In questo senso, le elezioni di febbraio che propongono il Pasok e i conservatori di Nuova Democrazia, i due partiti responsabili della crisi, non rappresentano nessuna soluzione alla crisi. Le elezioni non sono altro che un tentativo di ridare legittimità a loro stessi e alle loro politiche, al fine di meglio imporre il nuovo pacchetto colonialista degli imperialismi più forti d'Europa.

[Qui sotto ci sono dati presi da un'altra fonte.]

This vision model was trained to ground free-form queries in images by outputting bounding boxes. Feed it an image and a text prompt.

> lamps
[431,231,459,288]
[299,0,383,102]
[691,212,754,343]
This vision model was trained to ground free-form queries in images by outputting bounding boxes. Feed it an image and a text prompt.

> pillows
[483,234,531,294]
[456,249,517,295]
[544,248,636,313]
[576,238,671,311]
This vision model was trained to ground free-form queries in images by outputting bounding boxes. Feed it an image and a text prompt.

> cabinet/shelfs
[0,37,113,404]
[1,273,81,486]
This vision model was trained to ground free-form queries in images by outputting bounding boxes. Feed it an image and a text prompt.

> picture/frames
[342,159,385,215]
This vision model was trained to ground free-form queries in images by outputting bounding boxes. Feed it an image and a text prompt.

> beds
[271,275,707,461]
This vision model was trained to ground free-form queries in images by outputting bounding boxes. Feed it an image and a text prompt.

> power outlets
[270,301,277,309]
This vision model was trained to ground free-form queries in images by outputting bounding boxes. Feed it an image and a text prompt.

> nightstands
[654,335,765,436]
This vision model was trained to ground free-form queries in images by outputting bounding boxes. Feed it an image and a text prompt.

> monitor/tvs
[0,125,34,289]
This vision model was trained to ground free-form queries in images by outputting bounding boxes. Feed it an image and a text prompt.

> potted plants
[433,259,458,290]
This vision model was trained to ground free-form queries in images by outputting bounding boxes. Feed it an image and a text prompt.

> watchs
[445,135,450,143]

Per questo, è un compito importantissimo impedire l'assunzione del comando da parte di Papademos, fantoccio del Fmi e della Bce, e lanciare la parola d'ordine di un governo dei lavoratori: un governo basato sull'organizzazione dei lavoratori in ogni posto di lavoro e nelle assemblee popolari delle piazze.
In Grecia, la costruzione di uno sciopero generale ad oltranza è l'unico modo per imporre la volontà del popolo che il governo e il parlamento non hanno mai rispettato.

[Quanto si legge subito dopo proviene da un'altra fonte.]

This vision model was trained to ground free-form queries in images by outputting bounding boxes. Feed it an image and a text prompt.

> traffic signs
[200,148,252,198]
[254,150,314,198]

Nello stesso senso, è necessario chiamare all'unificazione delle lotte di tutti i lavoratori d'Europa, ponendo come prospettiva la costruzione di uno sciopero generale unificato su scala europea. Per concretizzare ciò, si deve scatenare una battaglia durissima contro le burocrazie sindacali europee che si sono cristallizzate e costituiscono un ostacolo per la lotta e l'unificazione delle mobilitazioni. Stiamo parlando di burocrazie che sono scese a patti con la Troika e con i propri governi nel senso di facilitare l'accettazione di questi piani da parte della classe operaia disarmandola o dividendola nell'ora della lotta.

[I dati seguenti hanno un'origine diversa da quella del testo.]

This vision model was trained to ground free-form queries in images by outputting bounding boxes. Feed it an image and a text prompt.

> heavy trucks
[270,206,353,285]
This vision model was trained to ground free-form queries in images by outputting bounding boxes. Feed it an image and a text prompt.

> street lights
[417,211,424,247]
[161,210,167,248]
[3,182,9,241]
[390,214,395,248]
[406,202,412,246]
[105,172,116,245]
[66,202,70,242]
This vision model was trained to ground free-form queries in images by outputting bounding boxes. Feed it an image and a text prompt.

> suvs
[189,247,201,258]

Pertanto, il rifiuto del piano e del pagamento del debito devono essere accompagnati da due questioni fondamentali: la mobilitazione e l'autorganizzazione dei lavoratori e del popolo greco e la più stretta solidarietà e unità nella lotta della classe lavoratrice europea con i suoi fratelli di classe greci e contro i propri governi. La seconda, è prendere drastiche misure anticapitaliste, cioè applicare un vero piano di salvataggio dei lavoratori e del popolo, in difesa del tenore di vita della maggioranza. Tali misure devono essere:
-No al pagamento del debito ai banchieri;
-L 'uscita dall'euro e dall'UE del capitale;
-L'espropriazione e la nazionalizzazione, sotto controllo dei lavoratori, di tutto il sistema finanziario;
-No alle privatizzazioni;
-Controllo dei capitali e monopolio del commercio estero;
-La riduzione dell'orario di lavoro a parità di salario;
-Investimenti in servizi pubblici e per difendere l'istruzione e la sanità pubbliche e un piano di opere pubbliche e sociali
-Nazionalizzazione delle industrie strategiche e dei servizi fondamentali;
-Lottare per un governo dei lavoratori che applichi tali misure.
Tutto il sostegno e la solidarietà attiva alla lotta dei lavoratori e del popolo greco!
Globalizziamo la lotta affinché la crisi la paghino i capitalisti!